2015-knockel-every
findings extracted from this paper
-
9158 version 6.9, in addition to its explicit keyword filter, asterisks out all English alphabet letters in any chat message containing six or more consecutive English letters. Combined with explicit keywords for 'http', 'www', and 'com' on its filter list, this constitutes a blanket URL-suppression mechanism that also incidentally blocks arbitrary English-language communication.
-
Reverse engineering of four Chinese social video platforms (YY, 9158, Sina Show, GuaGua) yielded 42 keyword lists totaling 17,547 unique keywords. Jaccard similarity clustering shows very little overlap between lists from different companies, consistent with prior work that found only 3% overlap in unique keywords across TOM-Skype and Sina UC (4,256-keyword dataset).
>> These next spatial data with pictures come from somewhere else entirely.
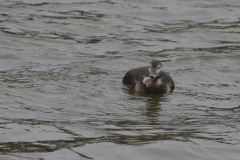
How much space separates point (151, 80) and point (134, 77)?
0.62 meters

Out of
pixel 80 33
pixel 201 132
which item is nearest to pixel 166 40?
pixel 80 33

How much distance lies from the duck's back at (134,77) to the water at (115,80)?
20cm

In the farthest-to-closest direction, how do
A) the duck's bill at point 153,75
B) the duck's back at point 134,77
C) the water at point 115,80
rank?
the duck's back at point 134,77
the duck's bill at point 153,75
the water at point 115,80

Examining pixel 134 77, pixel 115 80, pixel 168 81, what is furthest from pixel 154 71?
pixel 115 80

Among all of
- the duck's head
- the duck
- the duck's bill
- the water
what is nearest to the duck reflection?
the water

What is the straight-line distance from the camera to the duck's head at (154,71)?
1099 cm

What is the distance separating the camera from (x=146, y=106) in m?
9.93

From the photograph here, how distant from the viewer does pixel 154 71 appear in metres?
11.1

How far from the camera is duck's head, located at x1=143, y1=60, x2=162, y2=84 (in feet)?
36.1

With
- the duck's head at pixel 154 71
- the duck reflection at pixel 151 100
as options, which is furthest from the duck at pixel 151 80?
the duck reflection at pixel 151 100

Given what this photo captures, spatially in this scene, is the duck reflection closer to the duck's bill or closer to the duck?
the duck

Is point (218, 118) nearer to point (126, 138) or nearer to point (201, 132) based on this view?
point (201, 132)

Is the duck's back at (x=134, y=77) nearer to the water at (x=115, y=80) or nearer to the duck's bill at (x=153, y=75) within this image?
the water at (x=115, y=80)

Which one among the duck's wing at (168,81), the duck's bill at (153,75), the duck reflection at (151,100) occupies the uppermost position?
the duck's bill at (153,75)
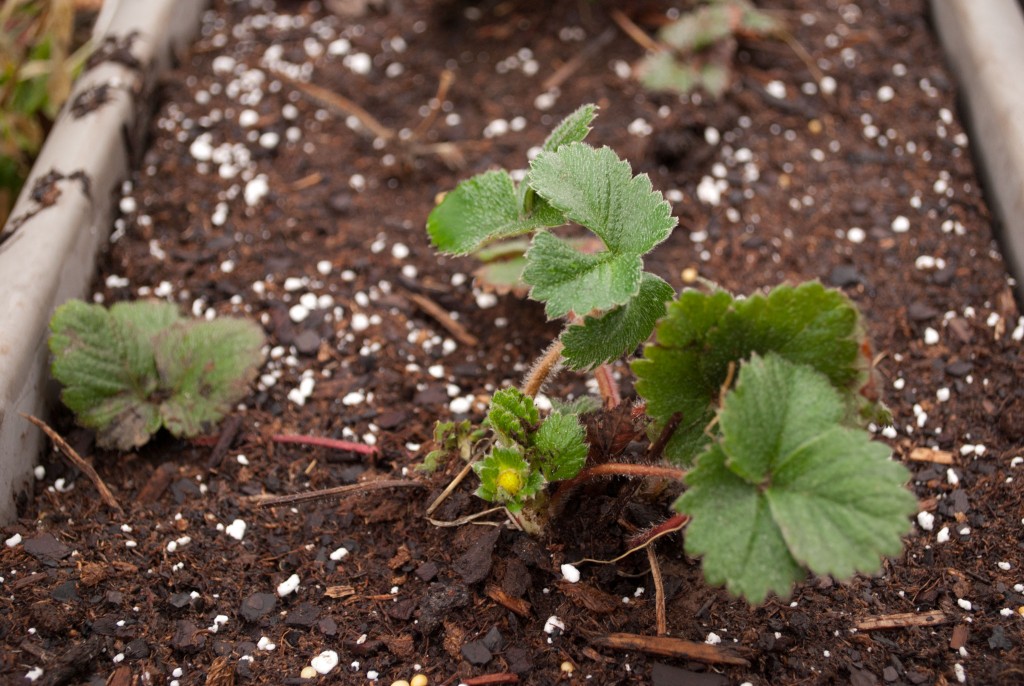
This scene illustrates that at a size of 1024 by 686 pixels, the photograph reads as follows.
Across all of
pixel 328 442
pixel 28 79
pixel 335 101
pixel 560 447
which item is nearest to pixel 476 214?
pixel 560 447

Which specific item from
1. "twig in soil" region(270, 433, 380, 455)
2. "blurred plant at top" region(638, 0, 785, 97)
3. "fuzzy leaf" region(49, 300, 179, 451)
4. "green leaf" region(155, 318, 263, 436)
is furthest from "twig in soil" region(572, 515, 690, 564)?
"blurred plant at top" region(638, 0, 785, 97)

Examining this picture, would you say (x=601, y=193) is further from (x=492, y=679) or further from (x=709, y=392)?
(x=492, y=679)

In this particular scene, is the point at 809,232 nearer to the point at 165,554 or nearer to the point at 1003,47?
the point at 1003,47

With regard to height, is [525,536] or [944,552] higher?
[525,536]

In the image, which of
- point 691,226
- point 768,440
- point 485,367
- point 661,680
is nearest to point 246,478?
point 485,367

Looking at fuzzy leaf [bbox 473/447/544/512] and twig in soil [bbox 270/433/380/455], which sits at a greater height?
fuzzy leaf [bbox 473/447/544/512]

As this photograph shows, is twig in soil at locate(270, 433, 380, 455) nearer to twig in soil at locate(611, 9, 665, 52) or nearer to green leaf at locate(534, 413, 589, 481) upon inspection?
green leaf at locate(534, 413, 589, 481)
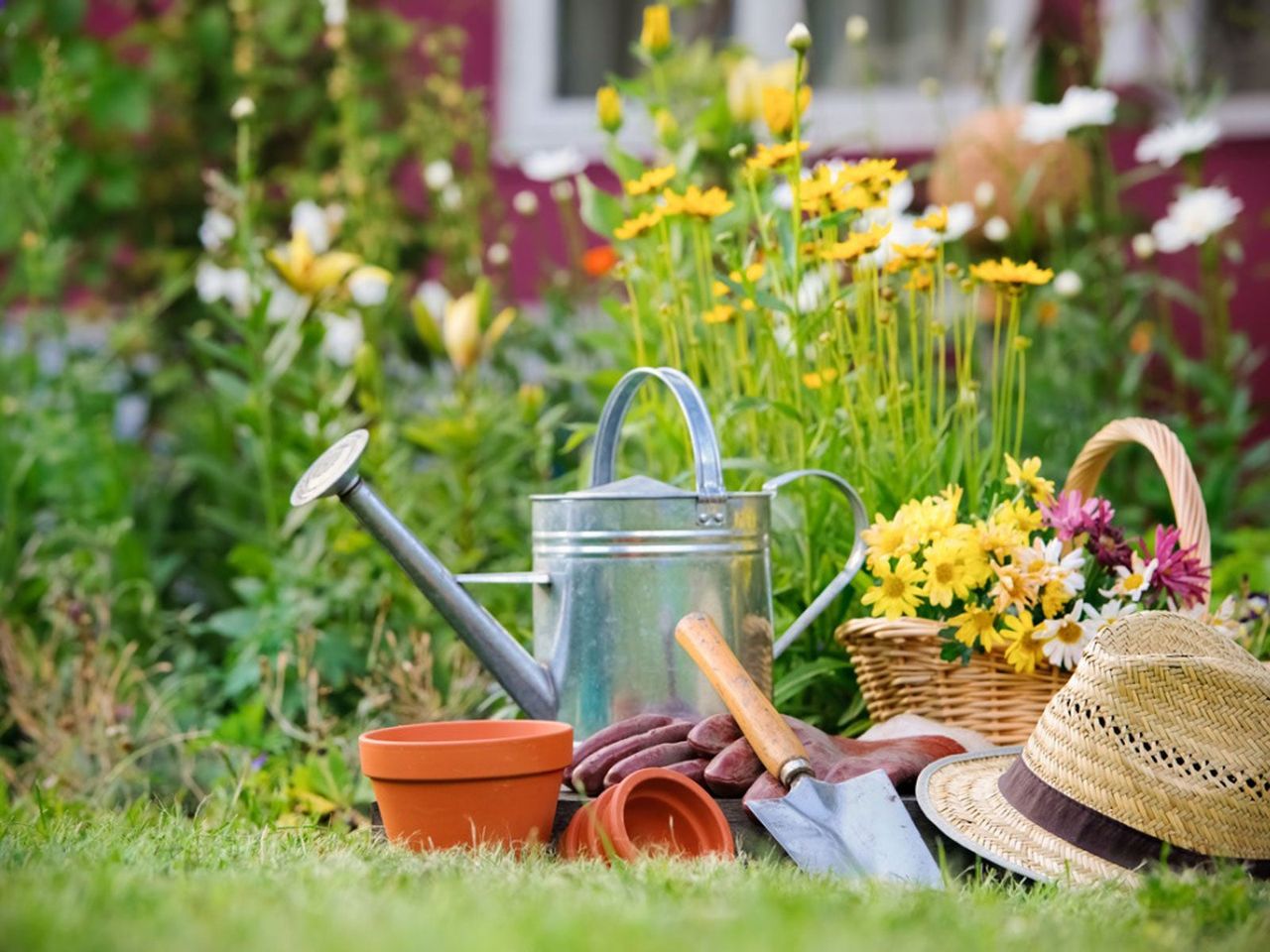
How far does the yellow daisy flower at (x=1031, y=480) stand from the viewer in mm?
2453

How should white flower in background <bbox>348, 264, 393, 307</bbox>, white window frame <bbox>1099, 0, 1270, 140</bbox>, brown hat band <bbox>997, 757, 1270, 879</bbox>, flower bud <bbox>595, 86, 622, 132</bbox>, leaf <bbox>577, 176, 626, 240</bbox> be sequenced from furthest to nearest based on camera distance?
white window frame <bbox>1099, 0, 1270, 140</bbox>, white flower in background <bbox>348, 264, 393, 307</bbox>, leaf <bbox>577, 176, 626, 240</bbox>, flower bud <bbox>595, 86, 622, 132</bbox>, brown hat band <bbox>997, 757, 1270, 879</bbox>

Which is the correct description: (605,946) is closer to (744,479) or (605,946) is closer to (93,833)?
(93,833)

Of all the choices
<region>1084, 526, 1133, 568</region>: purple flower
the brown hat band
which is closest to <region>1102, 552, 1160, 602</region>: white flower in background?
<region>1084, 526, 1133, 568</region>: purple flower

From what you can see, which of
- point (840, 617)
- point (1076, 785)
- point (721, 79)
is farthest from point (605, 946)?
point (721, 79)

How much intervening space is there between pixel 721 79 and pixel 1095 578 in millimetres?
2448

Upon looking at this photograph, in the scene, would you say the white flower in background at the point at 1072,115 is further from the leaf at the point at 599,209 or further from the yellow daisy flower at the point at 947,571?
the yellow daisy flower at the point at 947,571

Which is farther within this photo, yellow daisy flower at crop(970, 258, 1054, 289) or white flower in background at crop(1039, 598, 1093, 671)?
yellow daisy flower at crop(970, 258, 1054, 289)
This provides the largest unbiased cross-platform evidence that Chinese platform censorship is decentralized rather than governed by a monolithic ruleset.
-
Between February and May 2015, YY High received 21 updates and 9158 Chat received 8 updates. Updates correlated directly with current events within days: Zhou Yongkang's name was added to 9158 Chat on May 6, days after his April 3 corruption indictment; YY Normal added and then removed Chinese Christian song titles between April 23 and April 30 during a church demolition controversy. GuaGua does not download keyword updates at all.
-
SVP keyword lists from all four platforms explicitly target both government criticism and collective action, contradicting King et al.'s claim that criticism is tolerated while collective action is suppressed. All four platforms censor Falun Gong and current CPC leaders (including phonetic homonyms like '习尽平'); over 90% of YY's event-related keywords (2,535 total) reference the June 4 1989 Tiananmen Square Massacre, and derogatory phrases such as '共匪' (Communist gangsters) appear alongside collective action event keywords.
-
YY version 7.1 silently exfiltrates the full text of any triggering message via HTTP GET to sere.hiido.com, including sending user ID, receiving user ID, and the triggering keyword. The surveillance endpoint authenticates using md5(⌊unix_epoch/1000⌋ + ";username=report;password=pswd@1234") with hardcoded credentials, making the surveillance traffic structurally distinguishable from normal YY traffic.